Фальшивую площадь окружали куда менее масштабные павильоны: например, больничная палата, где Юнгер в накинутом на плечи белом халате пожимал руку лежавшему на койке старику. Слева от неё расположился школьный класс, полный довольных детей с горящими от обожания глазами, а справа — пункт раздачи еды бездомным. Юнгер из последнего был одет в грязный фартук волонтёра и наливал огромным половником бесплатный суп пропитому белому бродяге. Полицейский участок, пожарная часть, какой-то зал заседаний… Множество вырванных из реальности фрагментов.
— Это что, мать вашу, такое?.. — я растерялся от масштаба и количества Юнгеров на квадратный метр. К счастью, тепловизор показывал, что температура тел не отличается от остальной среды, иначе я бы забеспокоился куда сильней.
— Киностудия, которая обанкротилась лет двадцать назад, — Харрис ухитрился дать ответ, ничего при этом не сказав.

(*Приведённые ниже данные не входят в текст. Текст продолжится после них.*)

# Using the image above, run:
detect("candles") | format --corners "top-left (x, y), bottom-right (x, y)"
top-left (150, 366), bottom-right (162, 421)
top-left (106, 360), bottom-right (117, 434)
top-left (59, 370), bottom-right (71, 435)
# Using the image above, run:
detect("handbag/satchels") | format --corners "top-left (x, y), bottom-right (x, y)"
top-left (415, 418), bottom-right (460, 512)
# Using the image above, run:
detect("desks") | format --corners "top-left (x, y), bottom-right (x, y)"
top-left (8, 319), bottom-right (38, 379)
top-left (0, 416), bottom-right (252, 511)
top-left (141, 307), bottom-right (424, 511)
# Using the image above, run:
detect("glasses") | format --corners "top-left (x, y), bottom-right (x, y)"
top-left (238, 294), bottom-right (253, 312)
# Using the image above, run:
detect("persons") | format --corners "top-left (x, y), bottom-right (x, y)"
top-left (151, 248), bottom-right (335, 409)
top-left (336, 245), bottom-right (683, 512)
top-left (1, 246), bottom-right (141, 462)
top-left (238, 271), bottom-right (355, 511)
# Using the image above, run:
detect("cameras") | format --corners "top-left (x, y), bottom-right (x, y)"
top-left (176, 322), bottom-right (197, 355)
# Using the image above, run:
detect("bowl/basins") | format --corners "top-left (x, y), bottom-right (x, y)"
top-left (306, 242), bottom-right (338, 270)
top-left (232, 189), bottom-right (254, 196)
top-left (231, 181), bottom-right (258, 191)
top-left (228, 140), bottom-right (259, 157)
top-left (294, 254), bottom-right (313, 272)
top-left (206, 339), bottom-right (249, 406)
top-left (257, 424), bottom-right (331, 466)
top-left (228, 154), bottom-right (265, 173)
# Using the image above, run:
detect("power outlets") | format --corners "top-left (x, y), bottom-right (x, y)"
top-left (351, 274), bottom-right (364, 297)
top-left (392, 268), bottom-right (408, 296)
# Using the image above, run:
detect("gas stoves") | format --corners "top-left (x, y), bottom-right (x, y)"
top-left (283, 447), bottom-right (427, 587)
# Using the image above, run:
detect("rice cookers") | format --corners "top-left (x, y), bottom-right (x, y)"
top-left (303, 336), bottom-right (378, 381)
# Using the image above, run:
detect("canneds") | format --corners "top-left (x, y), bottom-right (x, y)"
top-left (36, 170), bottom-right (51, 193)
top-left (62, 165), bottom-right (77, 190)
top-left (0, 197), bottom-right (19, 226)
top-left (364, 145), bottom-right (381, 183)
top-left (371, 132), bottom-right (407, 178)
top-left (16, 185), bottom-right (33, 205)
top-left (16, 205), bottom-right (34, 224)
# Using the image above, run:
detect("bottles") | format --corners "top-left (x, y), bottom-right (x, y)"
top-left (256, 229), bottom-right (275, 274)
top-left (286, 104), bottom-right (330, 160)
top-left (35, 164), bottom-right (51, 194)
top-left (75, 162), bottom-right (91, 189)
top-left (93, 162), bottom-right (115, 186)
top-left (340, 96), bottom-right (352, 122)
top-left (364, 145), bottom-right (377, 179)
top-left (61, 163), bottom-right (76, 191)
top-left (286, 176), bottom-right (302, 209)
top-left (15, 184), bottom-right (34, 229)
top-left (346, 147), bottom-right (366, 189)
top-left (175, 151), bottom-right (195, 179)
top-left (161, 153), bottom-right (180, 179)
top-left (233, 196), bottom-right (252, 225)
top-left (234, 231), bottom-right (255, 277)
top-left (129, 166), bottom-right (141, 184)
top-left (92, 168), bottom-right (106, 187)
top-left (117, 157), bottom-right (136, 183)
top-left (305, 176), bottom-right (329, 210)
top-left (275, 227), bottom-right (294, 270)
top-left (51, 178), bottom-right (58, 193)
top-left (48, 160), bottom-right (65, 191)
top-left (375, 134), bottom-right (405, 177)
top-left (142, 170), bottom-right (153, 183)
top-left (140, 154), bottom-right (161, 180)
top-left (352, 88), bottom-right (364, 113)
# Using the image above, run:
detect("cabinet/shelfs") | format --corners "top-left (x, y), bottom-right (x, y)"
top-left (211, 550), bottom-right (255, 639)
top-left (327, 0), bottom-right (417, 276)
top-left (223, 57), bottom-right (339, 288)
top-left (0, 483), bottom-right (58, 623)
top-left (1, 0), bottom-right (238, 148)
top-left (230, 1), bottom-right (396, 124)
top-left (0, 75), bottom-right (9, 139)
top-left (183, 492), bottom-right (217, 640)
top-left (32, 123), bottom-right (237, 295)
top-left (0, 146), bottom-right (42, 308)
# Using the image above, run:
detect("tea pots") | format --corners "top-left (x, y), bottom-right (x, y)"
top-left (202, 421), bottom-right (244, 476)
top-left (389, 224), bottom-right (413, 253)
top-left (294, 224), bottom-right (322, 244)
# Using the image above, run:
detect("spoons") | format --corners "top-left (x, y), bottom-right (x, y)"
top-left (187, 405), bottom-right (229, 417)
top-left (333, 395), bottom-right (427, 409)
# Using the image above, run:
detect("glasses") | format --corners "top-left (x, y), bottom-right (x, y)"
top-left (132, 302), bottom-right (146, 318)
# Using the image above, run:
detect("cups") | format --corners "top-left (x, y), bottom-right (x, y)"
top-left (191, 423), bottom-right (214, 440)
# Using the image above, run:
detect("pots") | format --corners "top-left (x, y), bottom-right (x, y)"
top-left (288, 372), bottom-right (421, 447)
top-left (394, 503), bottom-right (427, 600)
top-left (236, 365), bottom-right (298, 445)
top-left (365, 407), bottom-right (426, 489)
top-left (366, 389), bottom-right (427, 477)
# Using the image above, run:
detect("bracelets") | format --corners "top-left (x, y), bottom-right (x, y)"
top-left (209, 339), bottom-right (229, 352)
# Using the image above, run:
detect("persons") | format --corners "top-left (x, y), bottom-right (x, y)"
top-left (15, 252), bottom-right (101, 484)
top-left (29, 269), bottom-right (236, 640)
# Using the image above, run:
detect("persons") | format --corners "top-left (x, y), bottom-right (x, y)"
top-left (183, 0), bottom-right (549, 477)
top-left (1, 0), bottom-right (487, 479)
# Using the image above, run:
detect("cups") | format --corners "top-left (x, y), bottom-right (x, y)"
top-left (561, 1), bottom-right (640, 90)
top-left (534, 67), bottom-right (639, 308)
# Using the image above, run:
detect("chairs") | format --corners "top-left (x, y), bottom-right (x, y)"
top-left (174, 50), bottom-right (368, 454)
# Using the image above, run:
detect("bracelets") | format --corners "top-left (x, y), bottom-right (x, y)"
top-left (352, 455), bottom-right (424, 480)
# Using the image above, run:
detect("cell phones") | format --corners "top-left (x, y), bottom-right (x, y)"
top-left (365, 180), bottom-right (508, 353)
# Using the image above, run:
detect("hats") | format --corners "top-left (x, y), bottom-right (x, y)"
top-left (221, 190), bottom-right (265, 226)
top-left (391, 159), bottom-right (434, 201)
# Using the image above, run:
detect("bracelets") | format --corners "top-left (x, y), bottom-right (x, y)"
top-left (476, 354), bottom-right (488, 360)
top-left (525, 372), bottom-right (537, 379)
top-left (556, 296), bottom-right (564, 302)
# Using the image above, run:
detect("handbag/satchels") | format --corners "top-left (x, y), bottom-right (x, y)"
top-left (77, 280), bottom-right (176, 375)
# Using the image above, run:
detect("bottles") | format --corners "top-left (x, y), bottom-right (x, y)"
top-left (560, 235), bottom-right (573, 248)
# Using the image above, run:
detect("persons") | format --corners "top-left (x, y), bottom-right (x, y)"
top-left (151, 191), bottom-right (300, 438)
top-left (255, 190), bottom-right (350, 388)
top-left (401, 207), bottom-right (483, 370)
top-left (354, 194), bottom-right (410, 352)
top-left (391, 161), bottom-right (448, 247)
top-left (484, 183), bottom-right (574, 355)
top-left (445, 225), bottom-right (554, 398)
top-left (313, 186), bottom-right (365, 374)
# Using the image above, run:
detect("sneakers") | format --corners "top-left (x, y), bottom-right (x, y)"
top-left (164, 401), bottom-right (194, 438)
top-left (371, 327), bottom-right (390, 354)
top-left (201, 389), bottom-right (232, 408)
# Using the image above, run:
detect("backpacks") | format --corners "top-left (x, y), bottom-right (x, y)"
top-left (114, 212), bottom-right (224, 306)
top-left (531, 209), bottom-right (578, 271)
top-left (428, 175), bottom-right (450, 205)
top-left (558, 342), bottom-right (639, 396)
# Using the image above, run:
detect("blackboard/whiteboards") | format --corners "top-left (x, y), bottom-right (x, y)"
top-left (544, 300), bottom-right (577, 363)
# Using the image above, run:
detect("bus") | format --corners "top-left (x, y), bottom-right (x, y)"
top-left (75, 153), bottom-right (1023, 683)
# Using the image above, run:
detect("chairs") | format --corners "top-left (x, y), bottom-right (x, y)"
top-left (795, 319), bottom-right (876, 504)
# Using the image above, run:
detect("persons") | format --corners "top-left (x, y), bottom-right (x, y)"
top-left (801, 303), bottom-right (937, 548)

— Я не об этом. Что это за куклы?..
— Куклы как куклы, — пожал плечами главный-мудак-в-Масс Биотех. — Ничего особенного, такой же реквизит. Просто тела, на которые пока не нашлось покупателей. После покушения мы решили, что выставлять Юнгера напоказ слишком опасно.
Эрвин хмыкнул:
— И нахрена так заморачиваться, когда можно сделать компьютерные модели, и никто не заметит разницы?
— Заметят, — возразил Харрис. — Ещё как заметят. Нельзя считать избирателей идиотами: кто-нибудь обязательно распознает обман, причём из-за совершенно незначительной детали. К тому же модели можно отличить визуально, по стилю. Их ведь создают дизайнеры, которые привыкли делать красиво, даже когда делают уродство. Всегда лакируют реальность, добавляют… глянца, понимаете?..
— Понимаю, — вклинился я. — И который из этих Юнгеров настоящий? И настоящий ли ты?..
«Эрвин, сигнал не проходит наружу!» — я попытался выйти в сеть, но не сумел.
«У меня тоже. Эх, такая получилась бы трансляция…»
«Будь наготове!» — интуиция била тревогу, но, к сожалению, не могла сказать, откуда именно мне прилетит.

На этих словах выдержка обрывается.